All Roadside Assistance Tow Trucks Should Have Back Seats For Stranded Passengers
As manufacturers continue to roll out new vehicles without spare tires, towing is becoming the backup plan for many vehicle owners who have no spare tire and who may damage a tire beyond a simple puncture. As we learned firsthand this past year, many roadside assistance providers are no longer transporting stranded motorists. This trend, combined with rideshare providers like Uber being unreliable during the past year in some places, leads to a stranded motorist.
Our recent stories highlighting this issue drew strong opinions from readers. Some feel that a ride in an emergency should be part of the service that roadside assistance provides. For example, reader Kathrine M wrote, "Giving your customer a ride is part of the duties of towing, I think. People stranded on the freeway, in a bad neighborhood, or in a remote location could get hurt." Others had a different view. For us, the option to ride in the recovery vehicle to our destination, our home, or as a last resort a place of safety off the highway, is a slam dunk.
One reason this is not the standard practice is that in the past many towing and recovery vehicles only had one row of seats. However, the companies that provide the basic vehicle from which a tow truck is then built upon offer two-row cabs. So why don’t all tow trucks have a second row with three seats across and a front bench seat that can seat two beside the driver in an emergency? Every top-20-selling vehicle model in America is a five-passenger vehicle. Such a configuration would allow a tow or recovery responder to transport the vast majority of those who need assistance.
During COVID, it was understandable that some roadside assistance operators may have objected to being in an enclosed truck cab with passengers who may be contagious. This despite the fact that taxi and rideshare divers did it all day every day on their shifts. However, every adult in America is now eligible for vaccination, including every roadside assistance driver. At some point, either today or in the near future, riding in a vehicle with a stranger will again be considered safe and reasonable.
We highlight the lack of spare tires in new models every time we test one. We feel that a spare tire is a safety feature that should be standard on all but the most unique sports cars. Setting aside tire failures, breakdowns and minor crashes that require unharmed vehicle occupants to be transported make up a meaningful percentage of roadside assistance dispatches.
We hope this story will be one of many that might emerge to highlight the shortcomings of present-day roadside assistance.
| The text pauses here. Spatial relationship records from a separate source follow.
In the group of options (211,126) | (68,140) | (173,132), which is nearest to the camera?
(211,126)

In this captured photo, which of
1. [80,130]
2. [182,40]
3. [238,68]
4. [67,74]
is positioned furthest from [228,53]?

Adding in the safe transportation of those with car trouble by the roadside assistance responder seems logical and overdue.
What is your opinion? Should we continue to leave passengers stranded or at the mercy of unreliable ride-share providers? Or should the roadside assistance companies to which we subscribe step up and always come prepared to move stranded motorists to a better, or at least safer, location? Tell us in the comments below.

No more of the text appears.